:: DIRECTIVE ::
Answer these questions from the court judgment excerpt below:
1. How many documents did the Department identify in response to the initial application under the FOI Act?
2. Which document did the Department give the applicant after learning it was already in the public domain?
3. On what date did the applicant make the FOI request?

PATRICK v THE STATE OF SOUTH AUSTRALIA
[2025] SASCA 108

Court of Appeal – Civil: Livesey P, Bleby and Stanley JJA

  1. THE COURT:   This is an application for leave to appeal against a decision of the President of the South Australian Civil and Administrative Tribunal (‘the Tribunal’), pursuant to s 71 of the South Australian Civil and Administrative Tribunal Act 2013 (SA) (‘SACAT Act’). The President substantively affirmed a decision by the Ombudsman to refuse the applicant access to documents sought from the Department of the Premier and Cabinet (‘Department’) pursuant to the provisions of the Freedom of Information Act 1991 (SA) (‘FOI Act’).

  2. The Department identified 18 documents in response to the initial application under the FOI Act. The amended grounds of appeal concern only four of these, being Documents 6, 11, 14, and 15. In the course of preparing for the appeal, the Department became aware that Document 11 was already in the public domain. It provided that document to the applicant. This appeal is therefore concerned only with Documents 6, 14 and 15.

  3. The applicant’s Notice of Appeal complains, broadly, that the President erred in concluding:

    1.in effect, that documents 6 and 15 had been specifically prepared for submission to Cabinet and therefore exempt pursuant to cl 1(1)(a) of Schedule 1 to the FOI Act (Grounds 1 and 3); and

    2.that documents 6, 14 and 15 contained matter that would, if disclosed, disclose information concerning a deliberation or decision of Cabinet in the sense in which that expression is used in cl 1(1)(e) of Schedule 1 to the FOI Act (Grounds 2, 4 and 5).

  4. Clause 1 of Schedule 1 provides, relevantly:

    1—Cabinet documents

    (1)     A document is an exempt document—

    (a)     if it is a document that has been specifically prepared for submission to Cabinet (whether or not it has been so submitted); or

    (b)     if it is a preliminary draft of a document referred to in paragraph (a); or

    (c)     if it is a document that is a copy of or part of, or contains an extract from, a document referred to in paragraph (a) or (b); or

    (e)     if it contains matter the disclosure of which would disclose information concerning any deliberation or decision of Cabinet; or

    (f)     if it is a briefing paper specifically prepared for the use of a Minister in relation to a matter submitted, or proposed to be submitted to Cabinet.

    (2)A document is not an exempt document by virtue of this clause—

    (a)     if it merely consists of factual or statistical material (including public opinion polling) that does not—

    (i)disclose information concerning any deliberation or decision of Cabinet; or

    (ii)relate directly to a contract or other commercial transaction that is still being negotiated; or

    (ab)   merely because it was attached to a document described in subclause (1); or

    (b)     if 20 years have passed since the end of the calendar year in which the document came into existence.

  5. The appeal raises issues of construction of cl 1(1)(e) and the application of that clause, and of cl 1(1)(a), to the three documents.

    Background

  6. On 8 June 2023, the applicant, jointly with Eyre Peninsula Seafoods, applied to the Department of Premier and Cabinet (‘the FOI request’) pursuant s 13 of the FOI Act requesting documents relating to:

    1.Any ministerial briefings received by the Department of Premier and Cabinet (either for the Department or the Premier) since 21 March 2022 that relate to a Desalination plant to meet Port Lincoln’s immediate water needs.

    2.Any correspondence received from or sent to the Minister for Climate, Environment and Water since 21 March 2022 that relate to a Desalination plant to meet Port Lincoln’s immediate water needs.

:: RAW DATA ::

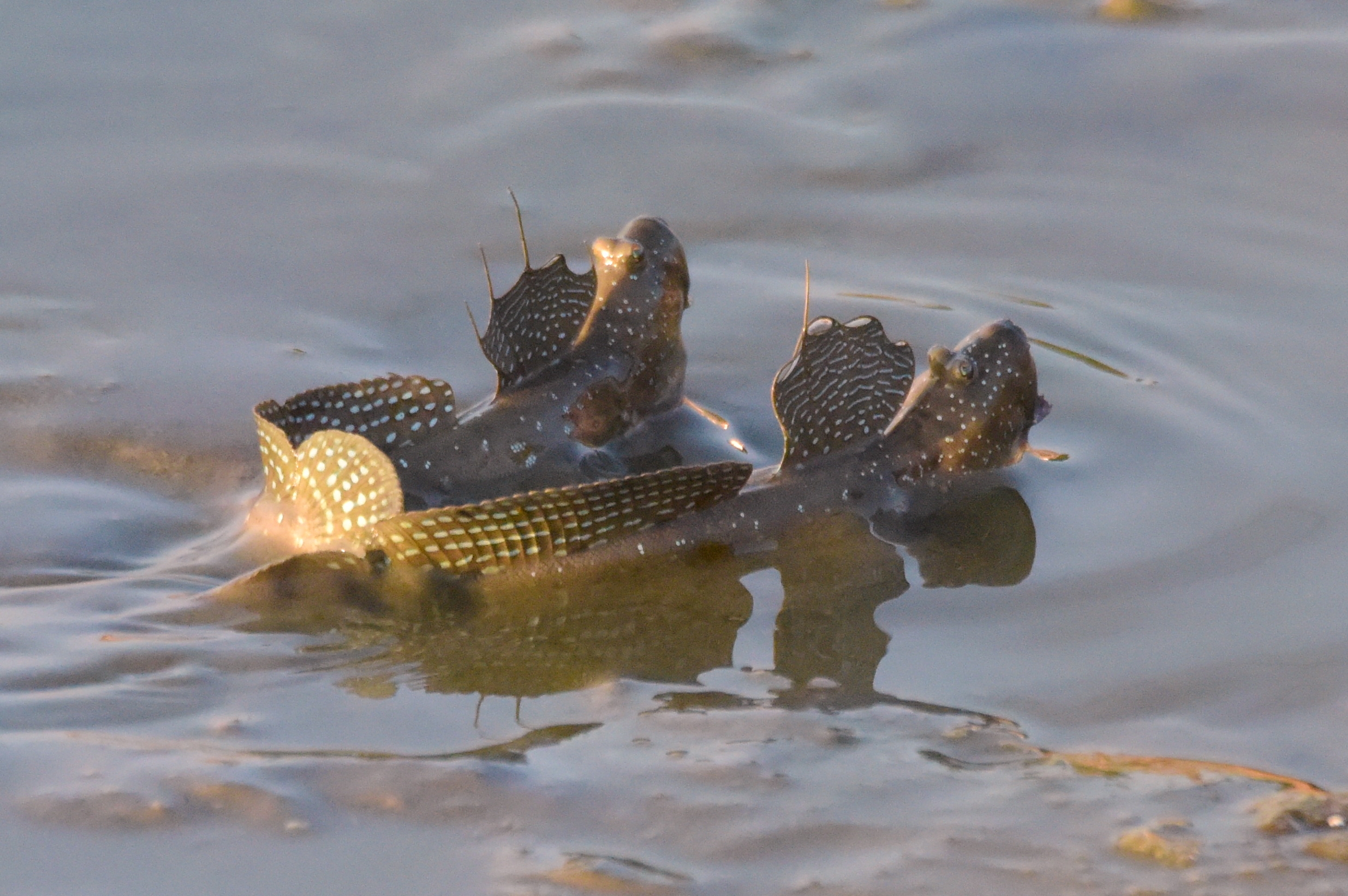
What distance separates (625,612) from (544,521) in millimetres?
252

:: REPLY ::
1. 18
2. Document 11
3. 8 June 2023